Did Earnings Change the Case for CRCM Stock?
The day before the WSJ article was published, Care.com released its fourth-quarter earnings. CRCM stock dropped 5.7% on the news.
From a headline standpoint, it’s difficult to see why the stock would have fallen. Adjusted EPS beat Street expectations; revenue missed narrowly. (Growth was 0.3 points lower than the average analyst estimate.) 2019 guidance appears to have been in-line with analyst expectations.
It’s possible investors were looking for a “beat and raise” report — and sold CRCM when it didn’t arrive. Again, the stock was at a five-year high before dipping modestly before earnings.
That said, guidance doesn’t seem particularly impressive. At the midpoint, Care.com is expecting 14% revenue growth next year. Adjusted EBITDA, however, should rise just 5.6%. Non-GAAP EPS guidance of 73 cents to 78 cents suggests a possible decline against 2018’s 77-cent print.
An argument existed on Thursday that the run in Care.com stock had gone a little too far. The stock traded at a high-20’s multiple to 2019 EPS guidance. Yet earnings growth was guided to be relatively light. It’s certainly possible that CRCM stock would have sold off even had the article not been published.
Is CRCM Cheap Enough?
Back below $20, three key issues should keep investors on the sidelines. The first is that the article may affect business going forward.
To be fair, the WSJ wasn’t the first to point out the potential dangers inherent in the platform. A case in Illinois, in which a Care.com babysitter pled guilty to murder of an infant, made national headlines in 2016, as have several others. A short seller raised similar issues, and others, last year. And Care.com, as it told the Journal, isn’t necessarily responsible for the behavior of everyone on its platform. Criminals and scammers use all sorts of platforms, from Google to Facebook (NASDAQ:FB) to Craigslist.
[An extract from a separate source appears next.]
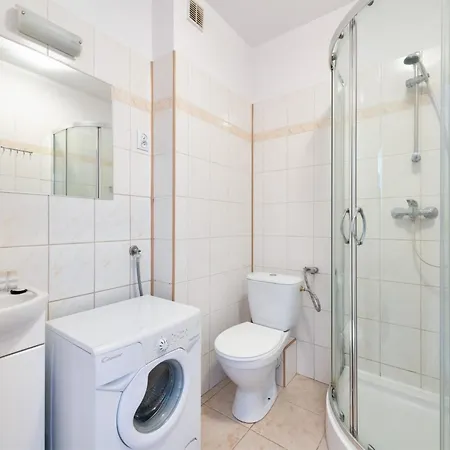 Smart With Parking & Balcony In By Renters Apartment Sopot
Still, there’s a clear risk that the negative publicity will harm the Care.com brand. But we know for a fact that the article is likely to hit the company’s margins.
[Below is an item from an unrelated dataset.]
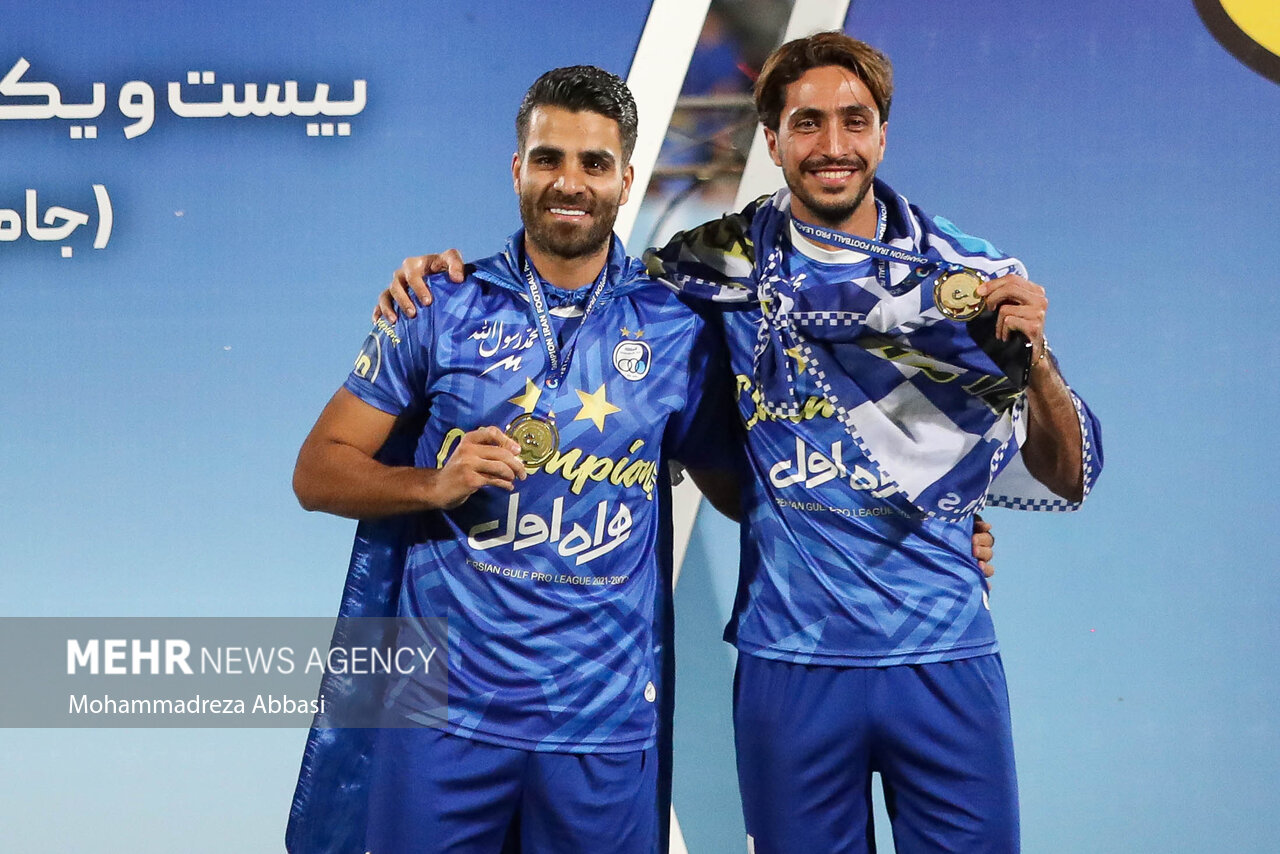 بازگشت یزدانی و مرادمند به استقلال/ سیلوا در حال مذاکره با آجورلو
On Monday, the company disclosed changes to its policies in an 8-K filing. It won’t post caregivers until its “preliminary screening process” has been completed. It is “exploring solutions” for identity verification and better background checks. It’s removing some business listings (which total only drive 0.5% of sales), and creating a new board committee to focus on safety.
These moves are going to add complexity to the platform and cost to Care.com. Marcelo admitted as much when she told the Journal that “our mission has been to provide a more cost-effective alternative to nanny agencies”. The worry, given potential liability for bad actors (whether legally or simply in terms of another hit to the brand), is that Care.com may not be able to focus so purely on that mission.
On the Sidelines
The third problem here is that CRCM simply isn’t that cheap, even 20% and more below recent highs. On an earnings basis, CRCM stock looks closer to a value play. Backing out nearly $4 per share in cash, CRCM trades at 21x the midpoint of 2019 EPS guidance. EV/EBITDA looks a bit more aggressive, but still resasonable, at 16x.
The issue is that both metrics back out a huge amount of stock-based compensation. (Care.com also owes ‘paid in kind’ dividends to CapitalG for four more years.) Share-based compensation represented well over half of 2018 Adjusted EBITDA — and free cash flow. Add that back and CRCM looks much more expensive.
And given the headline risk and the lack of growth, it looks too expensive. Admittedly, the business isn’t doomed. Indeed, the new policies hopefully will improve safety on the site.
But that’s not necessarily a good thing for Care.com stock. In fact, it might be one more thing for investors to worry about.
As of this writing, Vince Martin has no positions in any securities mentioned.